What is a security test strategy
A security test strategy is a key document deliverable to get into the master plan for delivery. It sets the expectations for everyone involved and gives the project managers and programme managers the material they need to build and run their own plans.
A security test strategy should include the inputs to the individual test plans and test plans that include:
- A specification of what types of tests should be performed,
- A specification of which what point in the delivery process should they be performed,
- What the expected output of each test plan is.
Why you need a security test strategy
I’ve been involved in a series of large-scale system procurements and a huge number of smaller implementation projects. One of the key areas to get right early in the procurement is the specification of the test requirements for delivery acceptance.

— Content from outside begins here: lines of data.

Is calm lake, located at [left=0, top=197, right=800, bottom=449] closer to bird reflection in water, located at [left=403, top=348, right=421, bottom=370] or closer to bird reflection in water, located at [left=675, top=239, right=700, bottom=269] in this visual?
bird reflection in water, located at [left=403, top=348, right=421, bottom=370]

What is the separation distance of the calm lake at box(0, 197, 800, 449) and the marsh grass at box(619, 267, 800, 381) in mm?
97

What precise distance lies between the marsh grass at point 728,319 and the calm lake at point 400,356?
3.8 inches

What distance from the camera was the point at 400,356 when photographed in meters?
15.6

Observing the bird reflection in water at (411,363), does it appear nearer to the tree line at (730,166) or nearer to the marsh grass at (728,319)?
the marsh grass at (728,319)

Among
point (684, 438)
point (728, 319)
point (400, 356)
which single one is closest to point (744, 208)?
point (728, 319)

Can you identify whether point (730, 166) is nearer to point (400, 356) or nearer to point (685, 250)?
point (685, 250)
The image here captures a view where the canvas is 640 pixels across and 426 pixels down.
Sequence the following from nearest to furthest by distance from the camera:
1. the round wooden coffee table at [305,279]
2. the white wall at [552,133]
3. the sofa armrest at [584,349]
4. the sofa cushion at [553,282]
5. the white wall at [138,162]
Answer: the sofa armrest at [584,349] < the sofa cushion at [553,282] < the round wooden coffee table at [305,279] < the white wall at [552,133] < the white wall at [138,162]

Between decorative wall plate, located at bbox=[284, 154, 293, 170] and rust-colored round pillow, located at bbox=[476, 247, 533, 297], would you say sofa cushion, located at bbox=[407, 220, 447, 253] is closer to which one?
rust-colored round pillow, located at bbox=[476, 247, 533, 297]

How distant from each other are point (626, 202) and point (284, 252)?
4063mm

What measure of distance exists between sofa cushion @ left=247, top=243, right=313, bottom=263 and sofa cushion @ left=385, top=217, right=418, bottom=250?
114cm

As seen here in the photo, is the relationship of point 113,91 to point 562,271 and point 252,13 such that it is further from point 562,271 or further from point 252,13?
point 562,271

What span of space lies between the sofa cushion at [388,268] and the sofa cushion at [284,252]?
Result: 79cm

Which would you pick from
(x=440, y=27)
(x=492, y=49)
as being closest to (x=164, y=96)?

It’s rare that a supplier or an integrator will offer up a strategy or an approach for security testing. To be fair, in the UK public sector there is a default approach of just running an IT Security Health Check days before go live. The first problem with not having a security test strategy is you can’t be sure if you’ve tested everything appropriately to the level for the risk you’re running. The other big and fairly common issue is that even if you get a good test team who manage to voodoo up a good coverage test rather than some security tool jockeys you’ll then end up with a huge list of security defects right before go-live.
Suppliers, in my experience, will jump right into the other functional and non-functional test approaches as they know that the output from these activites will be tied to payment milestones. Security is still seen as a ‘blocker’ or a problem to be navigated around so they rarely volunteer to do this. Linking the successful outcomes of the security testing to payment milestones does tend to focus the suppliers attention.
The extent of your strategy obviously depends on the scale of the project you’re running, but much of this content is reusable in smaller more focused projects or in more agile security engineering programmes. My experience recently has been on large-scale, high-threat, security-critical programmes so the material in the following posts is a pretty substantial basis for a security test strategy. You might want to scale this back if you’re building an intranet content management system for example.
In the next post I’ll start describing the contents of the security testing strategy in more detail. Part two is here and part three is here.
If the project or programme is high profile enough (among the security community) you can get that reputational association to work to your benefit too as the client. Supplier-side security professionals will jump higher to get over the bar if they can do so visibly to their peers and the delivery is viewed as mission critical (and therefore has a high probability of being called A Success Story). Its a double-edged sword though – senior management and the supplier have a mutual interest in downplaying risks in a high risk delivery.
Depending on how cutover is done, the whole issue of security defects flaring up before go-live is an expectation management issue don’t you think?